Studio album by Gerry Rafferty
- Released: 18 May 1979
- Recorded: 1978–1979
- Studios: Chipping Norton, Lansdowne
- Genre: Pop rock
- Length: 51:58
- Label: United Artists
- Producers: Hugh Murphy, Gerry Rafferty

Gerry Rafferty chronology
| City to City (1978) | Night Owl (1979) | Snakes and Ladders (1980) |

= Night Owl (album) =

Night Owl is the third studio album by Scottish musician Gerry Rafferty. It was released a year after Rafferty's platinum-selling album City to City. While not quite performing as well as its predecessor, Night Owl still managed enough sales to achieve platinum status in Canada, gold in the United Kingdom, and gold status in the U.S. The title song reached No. 5 on the UK Singles Chart. The album made the Top 10 in the UK Albums Chart.

The album was recorded at Chipping Norton Recording Studios, Chipping Norton, England.

"Take the Money and Run" was recorded by Alvin Lee on the 1980 release Free Fall under the title "Take the Money."

==Re-releases==
On 30 January 2007 Collectables Records released City To City and Night Owl as a two-disc set.

==Critical reception==

The Los Angeles Times called the songs "concise, wry tales of love and ambition, inventively arranged and sung in a dry whine that carries just the right amount of detachment."

**Data provided:**
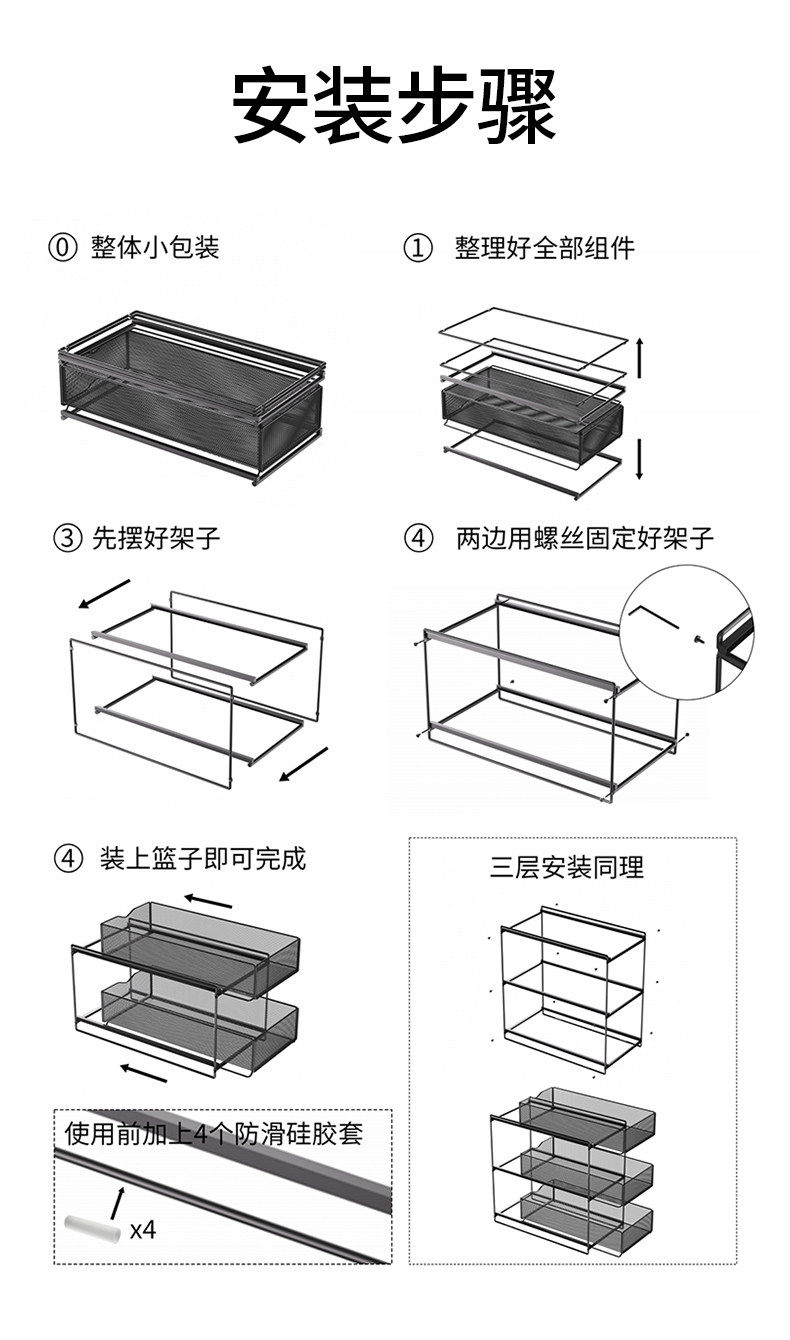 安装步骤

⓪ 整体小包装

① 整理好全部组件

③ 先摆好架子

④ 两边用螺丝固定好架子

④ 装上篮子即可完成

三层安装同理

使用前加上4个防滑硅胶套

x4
==
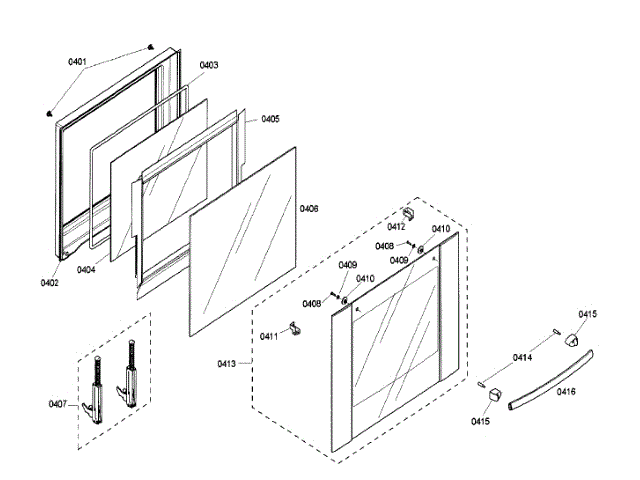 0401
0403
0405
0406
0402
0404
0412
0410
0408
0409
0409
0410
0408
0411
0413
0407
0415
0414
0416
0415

**Requirement:** Print the part of the Night Owl album text between "Gerry Rafferty chronology" and "Chipping Norton, England.", inclusive, copying it word for word.

**Answer to this problem:**
Gerry Rafferty chronology
| City to City (1978) | Night Owl (1979) | Snakes and Ladders (1980) |

= Night Owl (album) =

Night Owl is the third studio album by Scottish musician Gerry Rafferty. It was released a year after Rafferty's platinum-selling album City to City. While not quite performing as well as its predecessor, Night Owl still managed enough sales to achieve platinum status in Canada, gold in the United Kingdom, and gold status in the U.S. The title song reached No. 5 on the UK Singles Chart. The album made the Top 10 in the UK Albums Chart.

The album was recorded at Chipping Norton Recording Studios, Chipping Norton, England.